EXERCISE GOAL: Beginning at the top of the data below, write out every line exactly until you reach the line with "genus: Macaca", and include that line.

Saved entries:
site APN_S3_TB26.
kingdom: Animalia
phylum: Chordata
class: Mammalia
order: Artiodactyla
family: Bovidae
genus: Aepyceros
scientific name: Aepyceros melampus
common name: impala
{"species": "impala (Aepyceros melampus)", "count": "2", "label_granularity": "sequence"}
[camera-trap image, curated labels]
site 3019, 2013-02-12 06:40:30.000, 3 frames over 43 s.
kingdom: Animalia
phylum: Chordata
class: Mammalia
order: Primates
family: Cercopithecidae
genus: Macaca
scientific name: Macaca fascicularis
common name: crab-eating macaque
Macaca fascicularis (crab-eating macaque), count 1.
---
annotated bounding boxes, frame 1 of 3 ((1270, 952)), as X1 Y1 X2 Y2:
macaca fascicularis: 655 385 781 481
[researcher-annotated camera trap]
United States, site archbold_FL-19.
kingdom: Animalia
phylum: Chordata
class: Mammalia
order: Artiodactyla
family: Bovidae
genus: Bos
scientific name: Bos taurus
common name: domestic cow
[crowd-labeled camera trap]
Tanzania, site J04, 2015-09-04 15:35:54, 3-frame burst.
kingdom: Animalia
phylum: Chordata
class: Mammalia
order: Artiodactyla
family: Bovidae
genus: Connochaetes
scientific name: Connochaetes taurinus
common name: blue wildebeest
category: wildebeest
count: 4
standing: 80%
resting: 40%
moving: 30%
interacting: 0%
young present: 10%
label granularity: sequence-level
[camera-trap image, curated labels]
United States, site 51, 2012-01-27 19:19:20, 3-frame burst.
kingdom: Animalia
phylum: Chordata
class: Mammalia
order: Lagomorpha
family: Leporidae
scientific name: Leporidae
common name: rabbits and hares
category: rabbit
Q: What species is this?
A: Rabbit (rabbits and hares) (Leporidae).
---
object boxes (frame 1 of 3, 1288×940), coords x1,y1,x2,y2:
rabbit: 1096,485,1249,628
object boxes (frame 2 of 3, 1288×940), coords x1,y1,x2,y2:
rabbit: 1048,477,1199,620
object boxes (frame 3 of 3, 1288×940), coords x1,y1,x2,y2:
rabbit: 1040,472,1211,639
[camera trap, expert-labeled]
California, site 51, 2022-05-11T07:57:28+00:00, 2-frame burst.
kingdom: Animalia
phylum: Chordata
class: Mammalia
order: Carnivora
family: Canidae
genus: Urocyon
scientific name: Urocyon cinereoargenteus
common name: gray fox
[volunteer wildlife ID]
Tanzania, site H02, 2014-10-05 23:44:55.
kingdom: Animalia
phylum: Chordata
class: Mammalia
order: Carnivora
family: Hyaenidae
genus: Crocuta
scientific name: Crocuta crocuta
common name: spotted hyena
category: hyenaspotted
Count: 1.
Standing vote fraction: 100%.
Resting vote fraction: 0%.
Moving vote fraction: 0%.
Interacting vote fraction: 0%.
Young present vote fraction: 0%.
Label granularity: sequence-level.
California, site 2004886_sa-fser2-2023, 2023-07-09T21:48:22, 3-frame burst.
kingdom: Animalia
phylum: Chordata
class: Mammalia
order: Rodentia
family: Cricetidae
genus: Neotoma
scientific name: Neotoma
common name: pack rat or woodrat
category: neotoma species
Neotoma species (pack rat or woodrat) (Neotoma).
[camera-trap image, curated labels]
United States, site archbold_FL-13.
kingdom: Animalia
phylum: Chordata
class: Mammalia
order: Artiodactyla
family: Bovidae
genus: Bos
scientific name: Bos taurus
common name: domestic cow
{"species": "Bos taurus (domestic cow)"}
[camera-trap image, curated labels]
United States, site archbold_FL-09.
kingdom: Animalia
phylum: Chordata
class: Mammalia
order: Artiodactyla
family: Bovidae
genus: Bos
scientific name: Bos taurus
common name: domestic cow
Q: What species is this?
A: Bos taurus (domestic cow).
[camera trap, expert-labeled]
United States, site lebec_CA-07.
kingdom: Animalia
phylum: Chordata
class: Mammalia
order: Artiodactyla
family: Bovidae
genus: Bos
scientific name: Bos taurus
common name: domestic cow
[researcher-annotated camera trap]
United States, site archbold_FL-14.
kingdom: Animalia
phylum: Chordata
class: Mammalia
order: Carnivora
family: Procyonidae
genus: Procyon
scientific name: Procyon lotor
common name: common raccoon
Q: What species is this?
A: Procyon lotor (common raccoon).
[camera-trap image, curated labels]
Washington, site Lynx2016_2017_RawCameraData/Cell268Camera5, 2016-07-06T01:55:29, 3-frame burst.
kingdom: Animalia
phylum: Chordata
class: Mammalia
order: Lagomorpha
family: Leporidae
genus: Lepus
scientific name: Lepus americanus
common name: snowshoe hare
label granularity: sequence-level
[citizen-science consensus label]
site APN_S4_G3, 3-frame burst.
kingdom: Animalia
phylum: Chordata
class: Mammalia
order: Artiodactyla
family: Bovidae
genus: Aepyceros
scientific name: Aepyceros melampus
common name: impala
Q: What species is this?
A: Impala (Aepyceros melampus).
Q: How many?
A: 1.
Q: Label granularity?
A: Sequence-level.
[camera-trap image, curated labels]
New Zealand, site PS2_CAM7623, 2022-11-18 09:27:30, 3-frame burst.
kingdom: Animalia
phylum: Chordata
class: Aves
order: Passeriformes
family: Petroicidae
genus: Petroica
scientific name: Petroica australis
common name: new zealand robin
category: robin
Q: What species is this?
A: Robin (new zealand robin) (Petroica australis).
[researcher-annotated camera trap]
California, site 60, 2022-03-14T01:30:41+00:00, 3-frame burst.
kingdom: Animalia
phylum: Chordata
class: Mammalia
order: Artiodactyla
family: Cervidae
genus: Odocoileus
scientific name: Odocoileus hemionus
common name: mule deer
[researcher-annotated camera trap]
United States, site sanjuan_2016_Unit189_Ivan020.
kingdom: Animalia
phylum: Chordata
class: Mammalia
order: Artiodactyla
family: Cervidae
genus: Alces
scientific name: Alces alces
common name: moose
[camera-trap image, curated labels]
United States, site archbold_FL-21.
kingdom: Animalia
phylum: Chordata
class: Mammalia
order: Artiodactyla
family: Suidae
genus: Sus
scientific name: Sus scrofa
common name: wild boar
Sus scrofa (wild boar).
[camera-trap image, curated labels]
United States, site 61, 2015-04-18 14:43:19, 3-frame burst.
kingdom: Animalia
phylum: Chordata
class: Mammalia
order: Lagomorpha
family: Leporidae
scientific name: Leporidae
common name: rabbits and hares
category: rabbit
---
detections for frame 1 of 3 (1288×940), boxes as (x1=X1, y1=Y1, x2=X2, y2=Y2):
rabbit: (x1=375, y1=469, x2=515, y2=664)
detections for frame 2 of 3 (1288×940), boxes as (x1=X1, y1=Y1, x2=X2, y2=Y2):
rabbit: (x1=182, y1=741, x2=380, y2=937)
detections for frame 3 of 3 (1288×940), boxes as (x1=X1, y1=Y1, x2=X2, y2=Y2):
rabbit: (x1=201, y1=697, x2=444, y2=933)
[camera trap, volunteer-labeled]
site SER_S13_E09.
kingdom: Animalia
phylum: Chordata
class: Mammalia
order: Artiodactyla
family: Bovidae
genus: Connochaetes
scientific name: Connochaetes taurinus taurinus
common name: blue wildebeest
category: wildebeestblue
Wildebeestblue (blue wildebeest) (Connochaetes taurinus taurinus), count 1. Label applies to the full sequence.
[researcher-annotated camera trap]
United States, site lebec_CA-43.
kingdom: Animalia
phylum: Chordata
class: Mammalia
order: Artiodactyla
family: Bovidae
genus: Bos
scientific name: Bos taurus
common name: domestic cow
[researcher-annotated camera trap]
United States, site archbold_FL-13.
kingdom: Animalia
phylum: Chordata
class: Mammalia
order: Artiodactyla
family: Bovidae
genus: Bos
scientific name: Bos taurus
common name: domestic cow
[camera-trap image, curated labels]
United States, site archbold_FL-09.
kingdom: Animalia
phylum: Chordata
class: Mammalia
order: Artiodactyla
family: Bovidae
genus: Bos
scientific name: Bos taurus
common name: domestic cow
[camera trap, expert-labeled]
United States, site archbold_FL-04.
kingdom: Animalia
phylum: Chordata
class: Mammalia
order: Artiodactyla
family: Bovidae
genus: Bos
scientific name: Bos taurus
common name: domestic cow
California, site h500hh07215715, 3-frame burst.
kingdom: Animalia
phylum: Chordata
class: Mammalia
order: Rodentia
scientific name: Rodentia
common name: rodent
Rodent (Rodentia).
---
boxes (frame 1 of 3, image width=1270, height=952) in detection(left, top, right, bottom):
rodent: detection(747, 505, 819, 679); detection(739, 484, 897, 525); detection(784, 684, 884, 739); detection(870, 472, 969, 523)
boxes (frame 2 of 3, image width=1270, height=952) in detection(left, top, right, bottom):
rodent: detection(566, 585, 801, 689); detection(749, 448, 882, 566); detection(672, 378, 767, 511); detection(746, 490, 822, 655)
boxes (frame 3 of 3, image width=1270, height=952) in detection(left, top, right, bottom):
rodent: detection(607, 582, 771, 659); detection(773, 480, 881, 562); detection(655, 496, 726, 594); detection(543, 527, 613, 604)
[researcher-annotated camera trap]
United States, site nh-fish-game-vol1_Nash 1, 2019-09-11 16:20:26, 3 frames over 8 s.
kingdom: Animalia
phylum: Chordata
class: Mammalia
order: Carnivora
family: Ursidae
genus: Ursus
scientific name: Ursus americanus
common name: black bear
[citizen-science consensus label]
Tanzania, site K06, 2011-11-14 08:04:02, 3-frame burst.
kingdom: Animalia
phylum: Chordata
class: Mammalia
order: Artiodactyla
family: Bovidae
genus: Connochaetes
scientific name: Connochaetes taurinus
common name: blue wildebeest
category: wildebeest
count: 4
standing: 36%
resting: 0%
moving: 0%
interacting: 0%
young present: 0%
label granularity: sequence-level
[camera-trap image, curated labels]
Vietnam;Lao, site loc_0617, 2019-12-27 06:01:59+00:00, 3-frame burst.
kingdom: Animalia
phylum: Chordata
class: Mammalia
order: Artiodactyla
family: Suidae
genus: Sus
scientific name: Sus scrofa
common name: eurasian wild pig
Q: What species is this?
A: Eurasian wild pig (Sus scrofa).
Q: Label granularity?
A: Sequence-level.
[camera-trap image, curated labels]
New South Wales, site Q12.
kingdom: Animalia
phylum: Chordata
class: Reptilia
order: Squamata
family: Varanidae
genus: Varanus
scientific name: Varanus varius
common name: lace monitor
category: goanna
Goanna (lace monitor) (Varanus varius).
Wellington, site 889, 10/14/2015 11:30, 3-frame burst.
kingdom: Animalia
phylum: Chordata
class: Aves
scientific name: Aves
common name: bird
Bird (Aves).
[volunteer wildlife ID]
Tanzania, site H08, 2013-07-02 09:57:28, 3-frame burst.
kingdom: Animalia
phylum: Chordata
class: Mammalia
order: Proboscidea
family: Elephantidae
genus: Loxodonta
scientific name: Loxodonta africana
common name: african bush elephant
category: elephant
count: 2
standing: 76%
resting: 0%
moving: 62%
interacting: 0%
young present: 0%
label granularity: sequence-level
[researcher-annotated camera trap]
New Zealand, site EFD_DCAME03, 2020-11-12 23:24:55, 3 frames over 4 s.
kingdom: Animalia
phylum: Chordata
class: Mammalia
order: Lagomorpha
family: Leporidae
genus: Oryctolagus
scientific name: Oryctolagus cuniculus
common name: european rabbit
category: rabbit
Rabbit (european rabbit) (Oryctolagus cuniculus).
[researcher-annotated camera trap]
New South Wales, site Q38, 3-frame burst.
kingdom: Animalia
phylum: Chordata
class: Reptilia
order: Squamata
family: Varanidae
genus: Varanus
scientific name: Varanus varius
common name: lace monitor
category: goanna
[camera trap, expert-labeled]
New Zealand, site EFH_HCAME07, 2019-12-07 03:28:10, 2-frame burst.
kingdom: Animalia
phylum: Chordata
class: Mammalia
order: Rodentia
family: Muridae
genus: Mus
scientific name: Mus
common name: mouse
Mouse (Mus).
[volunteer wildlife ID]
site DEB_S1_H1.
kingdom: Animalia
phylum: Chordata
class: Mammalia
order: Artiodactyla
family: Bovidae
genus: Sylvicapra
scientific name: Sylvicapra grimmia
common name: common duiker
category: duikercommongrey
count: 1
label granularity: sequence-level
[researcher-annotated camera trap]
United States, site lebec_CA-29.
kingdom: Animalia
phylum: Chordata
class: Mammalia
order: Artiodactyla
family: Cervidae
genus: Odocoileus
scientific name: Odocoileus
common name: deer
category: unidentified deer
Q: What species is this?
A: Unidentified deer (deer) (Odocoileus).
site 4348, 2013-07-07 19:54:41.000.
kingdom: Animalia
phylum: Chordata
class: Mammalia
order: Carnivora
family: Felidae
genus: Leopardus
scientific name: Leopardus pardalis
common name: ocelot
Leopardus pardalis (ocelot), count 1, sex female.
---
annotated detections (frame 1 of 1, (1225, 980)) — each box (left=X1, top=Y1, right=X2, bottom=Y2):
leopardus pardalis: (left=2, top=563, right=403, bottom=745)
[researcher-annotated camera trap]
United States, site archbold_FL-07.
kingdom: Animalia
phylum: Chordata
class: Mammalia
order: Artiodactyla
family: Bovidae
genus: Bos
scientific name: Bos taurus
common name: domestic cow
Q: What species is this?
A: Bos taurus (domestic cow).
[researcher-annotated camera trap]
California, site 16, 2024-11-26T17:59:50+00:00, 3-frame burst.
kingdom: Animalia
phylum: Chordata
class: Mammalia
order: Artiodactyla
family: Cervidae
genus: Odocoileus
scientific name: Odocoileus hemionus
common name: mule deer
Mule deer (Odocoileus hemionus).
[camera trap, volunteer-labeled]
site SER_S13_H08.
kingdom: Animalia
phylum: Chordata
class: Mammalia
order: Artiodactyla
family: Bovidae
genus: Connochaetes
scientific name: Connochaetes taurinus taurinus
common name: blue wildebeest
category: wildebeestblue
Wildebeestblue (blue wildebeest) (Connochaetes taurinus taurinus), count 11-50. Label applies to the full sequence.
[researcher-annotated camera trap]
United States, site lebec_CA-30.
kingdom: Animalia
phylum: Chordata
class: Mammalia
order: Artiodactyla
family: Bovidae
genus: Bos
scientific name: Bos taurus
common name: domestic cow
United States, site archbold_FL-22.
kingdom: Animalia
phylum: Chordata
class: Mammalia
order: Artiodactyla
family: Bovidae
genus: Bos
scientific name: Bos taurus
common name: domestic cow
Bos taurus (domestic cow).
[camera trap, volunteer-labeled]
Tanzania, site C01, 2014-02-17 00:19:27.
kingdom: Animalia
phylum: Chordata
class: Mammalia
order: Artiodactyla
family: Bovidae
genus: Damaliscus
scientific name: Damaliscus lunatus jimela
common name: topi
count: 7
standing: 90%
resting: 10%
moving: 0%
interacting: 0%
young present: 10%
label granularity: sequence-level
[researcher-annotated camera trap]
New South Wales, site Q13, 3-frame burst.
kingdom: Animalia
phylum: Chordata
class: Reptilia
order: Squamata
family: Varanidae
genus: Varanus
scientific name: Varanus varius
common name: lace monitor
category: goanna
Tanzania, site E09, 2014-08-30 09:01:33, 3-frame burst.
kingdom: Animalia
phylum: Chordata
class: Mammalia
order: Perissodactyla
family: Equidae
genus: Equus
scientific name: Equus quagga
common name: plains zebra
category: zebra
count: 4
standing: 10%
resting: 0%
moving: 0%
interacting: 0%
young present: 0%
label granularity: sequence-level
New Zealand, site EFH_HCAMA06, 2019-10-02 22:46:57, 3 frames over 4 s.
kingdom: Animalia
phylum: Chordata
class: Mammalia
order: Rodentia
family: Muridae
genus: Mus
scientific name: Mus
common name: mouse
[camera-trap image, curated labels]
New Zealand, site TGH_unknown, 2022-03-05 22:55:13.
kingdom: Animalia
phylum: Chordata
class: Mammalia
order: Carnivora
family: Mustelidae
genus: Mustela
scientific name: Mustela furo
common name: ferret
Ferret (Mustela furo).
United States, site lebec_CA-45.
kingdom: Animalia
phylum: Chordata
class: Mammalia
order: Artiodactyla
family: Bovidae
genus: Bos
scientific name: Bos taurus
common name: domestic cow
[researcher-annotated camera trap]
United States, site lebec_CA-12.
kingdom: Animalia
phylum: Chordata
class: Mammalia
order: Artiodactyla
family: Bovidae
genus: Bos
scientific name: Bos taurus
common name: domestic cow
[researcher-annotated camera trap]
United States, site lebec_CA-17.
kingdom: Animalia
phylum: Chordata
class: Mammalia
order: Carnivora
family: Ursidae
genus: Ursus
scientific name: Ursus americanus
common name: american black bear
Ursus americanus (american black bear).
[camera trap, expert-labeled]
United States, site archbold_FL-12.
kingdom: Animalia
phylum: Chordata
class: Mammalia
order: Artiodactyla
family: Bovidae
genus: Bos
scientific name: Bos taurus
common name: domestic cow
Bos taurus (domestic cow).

RESPONSE AREA:
site APN_S3_TB26.
kingdom: Animalia
phylum: Chordata
class: Mammalia
order: Artiodactyla
family: Bovidae
genus: Aepyceros
scientific name: Aepyceros melampus
common name: impala
{"species": "impala (Aepyceros melampus)", "count": "2", "label_granularity": "sequence"}
[camera-trap image, curated labels]
site 3019, 2013-02-12 06:40:30.000, 3 frames over 43 s.
kingdom: Animalia
phylum: Chordata
class: Mammalia
order: Primates
family: Cercopithecidae
genus: Macaca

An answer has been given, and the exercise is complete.